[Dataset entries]
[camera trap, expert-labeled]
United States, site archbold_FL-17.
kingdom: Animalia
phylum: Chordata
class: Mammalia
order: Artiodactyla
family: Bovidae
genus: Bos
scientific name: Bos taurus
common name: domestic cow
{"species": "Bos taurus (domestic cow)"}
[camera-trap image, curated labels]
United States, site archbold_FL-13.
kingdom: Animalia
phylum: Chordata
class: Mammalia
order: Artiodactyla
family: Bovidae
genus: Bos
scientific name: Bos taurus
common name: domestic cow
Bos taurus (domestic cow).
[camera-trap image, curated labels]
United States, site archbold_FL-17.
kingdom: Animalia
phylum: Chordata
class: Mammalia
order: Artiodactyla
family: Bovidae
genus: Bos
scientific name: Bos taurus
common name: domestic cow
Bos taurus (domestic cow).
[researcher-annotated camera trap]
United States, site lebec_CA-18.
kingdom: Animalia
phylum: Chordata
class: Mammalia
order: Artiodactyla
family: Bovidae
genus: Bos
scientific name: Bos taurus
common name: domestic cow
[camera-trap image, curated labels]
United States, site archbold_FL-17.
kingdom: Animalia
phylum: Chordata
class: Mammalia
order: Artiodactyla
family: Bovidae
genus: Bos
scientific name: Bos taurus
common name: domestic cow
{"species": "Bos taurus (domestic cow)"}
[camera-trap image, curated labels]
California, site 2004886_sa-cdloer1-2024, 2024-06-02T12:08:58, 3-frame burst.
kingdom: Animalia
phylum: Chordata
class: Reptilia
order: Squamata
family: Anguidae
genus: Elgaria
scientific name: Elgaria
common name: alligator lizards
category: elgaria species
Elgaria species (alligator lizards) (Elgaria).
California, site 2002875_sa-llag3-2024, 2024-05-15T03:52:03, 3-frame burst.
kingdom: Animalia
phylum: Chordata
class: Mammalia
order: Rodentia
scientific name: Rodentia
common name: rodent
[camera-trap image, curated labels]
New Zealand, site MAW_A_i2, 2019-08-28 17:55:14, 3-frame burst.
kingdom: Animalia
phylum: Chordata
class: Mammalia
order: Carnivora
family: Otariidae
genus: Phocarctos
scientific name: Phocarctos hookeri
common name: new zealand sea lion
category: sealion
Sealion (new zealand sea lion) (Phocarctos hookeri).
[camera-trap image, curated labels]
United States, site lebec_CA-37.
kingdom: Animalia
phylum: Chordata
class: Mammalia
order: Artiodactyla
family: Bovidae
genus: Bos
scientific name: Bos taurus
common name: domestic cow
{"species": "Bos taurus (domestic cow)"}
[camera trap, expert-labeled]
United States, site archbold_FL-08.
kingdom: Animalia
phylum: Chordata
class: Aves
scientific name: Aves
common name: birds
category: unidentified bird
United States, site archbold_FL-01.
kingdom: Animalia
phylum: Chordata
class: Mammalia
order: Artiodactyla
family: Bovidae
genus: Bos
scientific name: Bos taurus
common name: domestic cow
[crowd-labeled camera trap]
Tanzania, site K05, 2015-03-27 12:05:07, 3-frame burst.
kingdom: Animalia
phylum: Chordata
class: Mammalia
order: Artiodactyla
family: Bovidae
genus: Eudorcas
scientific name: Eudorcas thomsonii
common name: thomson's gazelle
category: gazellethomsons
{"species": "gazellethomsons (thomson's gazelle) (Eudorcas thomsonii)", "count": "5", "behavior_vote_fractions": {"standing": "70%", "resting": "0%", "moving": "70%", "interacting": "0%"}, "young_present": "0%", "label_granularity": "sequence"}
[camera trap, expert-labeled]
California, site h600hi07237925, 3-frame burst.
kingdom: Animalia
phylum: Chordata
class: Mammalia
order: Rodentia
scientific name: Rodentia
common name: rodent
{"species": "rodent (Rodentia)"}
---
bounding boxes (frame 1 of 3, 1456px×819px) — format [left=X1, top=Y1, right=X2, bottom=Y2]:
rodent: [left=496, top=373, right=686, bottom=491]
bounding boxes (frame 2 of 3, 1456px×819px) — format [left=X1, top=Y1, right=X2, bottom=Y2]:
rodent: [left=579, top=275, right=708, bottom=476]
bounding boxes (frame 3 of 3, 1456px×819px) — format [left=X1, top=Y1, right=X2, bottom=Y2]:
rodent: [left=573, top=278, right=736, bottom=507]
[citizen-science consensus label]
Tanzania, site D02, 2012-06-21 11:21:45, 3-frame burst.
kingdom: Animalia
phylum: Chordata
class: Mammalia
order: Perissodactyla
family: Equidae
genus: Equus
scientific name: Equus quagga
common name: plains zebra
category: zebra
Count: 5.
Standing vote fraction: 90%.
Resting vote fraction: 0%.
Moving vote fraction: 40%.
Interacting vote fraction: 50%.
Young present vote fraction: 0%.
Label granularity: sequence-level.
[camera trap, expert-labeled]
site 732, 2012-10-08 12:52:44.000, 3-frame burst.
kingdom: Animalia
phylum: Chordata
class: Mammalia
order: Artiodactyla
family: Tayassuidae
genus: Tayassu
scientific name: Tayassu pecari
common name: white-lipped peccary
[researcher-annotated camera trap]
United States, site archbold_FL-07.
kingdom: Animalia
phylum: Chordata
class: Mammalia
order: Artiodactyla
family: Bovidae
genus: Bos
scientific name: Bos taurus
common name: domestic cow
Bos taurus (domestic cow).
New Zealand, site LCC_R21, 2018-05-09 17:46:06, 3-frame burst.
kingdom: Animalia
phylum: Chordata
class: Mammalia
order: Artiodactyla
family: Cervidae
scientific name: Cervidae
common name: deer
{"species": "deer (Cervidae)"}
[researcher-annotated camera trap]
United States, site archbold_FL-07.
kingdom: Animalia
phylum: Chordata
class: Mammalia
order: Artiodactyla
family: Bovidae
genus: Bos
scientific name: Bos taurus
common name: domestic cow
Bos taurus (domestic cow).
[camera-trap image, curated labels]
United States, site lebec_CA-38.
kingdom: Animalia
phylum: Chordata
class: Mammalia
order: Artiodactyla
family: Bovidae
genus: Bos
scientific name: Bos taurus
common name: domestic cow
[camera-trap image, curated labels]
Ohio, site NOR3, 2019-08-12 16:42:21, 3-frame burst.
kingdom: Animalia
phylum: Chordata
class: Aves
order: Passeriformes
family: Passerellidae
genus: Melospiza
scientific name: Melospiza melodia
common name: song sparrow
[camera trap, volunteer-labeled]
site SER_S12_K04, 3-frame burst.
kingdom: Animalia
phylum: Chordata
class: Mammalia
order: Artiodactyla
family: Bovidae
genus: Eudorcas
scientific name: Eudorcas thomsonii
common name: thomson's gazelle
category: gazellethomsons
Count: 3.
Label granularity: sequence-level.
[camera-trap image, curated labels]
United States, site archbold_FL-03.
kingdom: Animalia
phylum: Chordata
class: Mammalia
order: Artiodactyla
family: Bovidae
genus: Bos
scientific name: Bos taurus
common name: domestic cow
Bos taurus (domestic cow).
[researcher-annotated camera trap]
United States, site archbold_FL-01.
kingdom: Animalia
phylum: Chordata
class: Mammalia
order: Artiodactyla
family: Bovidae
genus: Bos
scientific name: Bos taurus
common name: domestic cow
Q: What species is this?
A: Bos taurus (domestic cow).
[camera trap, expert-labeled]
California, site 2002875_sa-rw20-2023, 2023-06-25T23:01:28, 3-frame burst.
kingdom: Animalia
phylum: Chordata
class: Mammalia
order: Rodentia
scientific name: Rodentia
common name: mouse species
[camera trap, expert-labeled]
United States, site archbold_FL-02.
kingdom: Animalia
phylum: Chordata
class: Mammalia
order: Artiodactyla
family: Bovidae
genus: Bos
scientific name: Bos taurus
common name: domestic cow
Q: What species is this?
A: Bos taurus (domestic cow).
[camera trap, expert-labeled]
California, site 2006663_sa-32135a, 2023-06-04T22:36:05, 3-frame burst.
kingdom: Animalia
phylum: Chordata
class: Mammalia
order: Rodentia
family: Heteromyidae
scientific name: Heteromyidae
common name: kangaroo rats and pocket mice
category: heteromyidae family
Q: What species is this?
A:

• **ASSIGNMENT**: Would you copy out exactly the lines from the one holding "[camera trap, volunteer-labeled]" through the end of the entries above, both ends included?

• **SOLUTION TO THIS EXERCISE**:
[camera trap, volunteer-labeled]
site SER_S12_K04, 3-frame burst.
kingdom: Animalia
phylum: Chordata
class: Mammalia
order: Artiodactyla
family: Bovidae
genus: Eudorcas
scientific name: Eudorcas thomsonii
common name: thomson's gazelle
category: gazellethomsons
Count: 3.
Label granularity: sequence-level.
[camera-trap image, curated labels]
United States, site archbold_FL-03.
kingdom: Animalia
phylum: Chordata
class: Mammalia
order: Artiodactyla
family: Bovidae
genus: Bos
scientific name: Bos taurus
common name: domestic cow
Bos taurus (domestic cow).
[researcher-annotated camera trap]
United States, site archbold_FL-01.
kingdom: Animalia
phylum: Chordata
class: Mammalia
order: Artiodactyla
family: Bovidae
genus: Bos
scientific name: Bos taurus
common name: domestic cow
Q: What species is this?
A: Bos taurus (domestic cow).
[camera trap, expert-labeled]
California, site 2002875_sa-rw20-2023, 2023-06-25T23:01:28, 3-frame burst.
kingdom: Animalia
phylum: Chordata
class: Mammalia
order: Rodentia
scientific name: Rodentia
common name: mouse species
[camera trap, expert-labeled]
United States, site archbold_FL-02.
kingdom: Animalia
phylum: Chordata
class: Mammalia
order: Artiodactyla
family: Bovidae
genus: Bos
scientific name: Bos taurus
common name: domestic cow
Q: What species is this?
A: Bos taurus (domestic cow).
[camera trap, expert-labeled]
California, site 2006663_sa-32135a, 2023-06-04T22:36:05, 3-frame burst.
kingdom: Animalia
phylum: Chordata
class: Mammalia
order: Rodentia
family: Heteromyidae
scientific name: Heteromyidae
common name: kangaroo rats and pocket mice
category: heteromyidae family
Q: What species is this?
A:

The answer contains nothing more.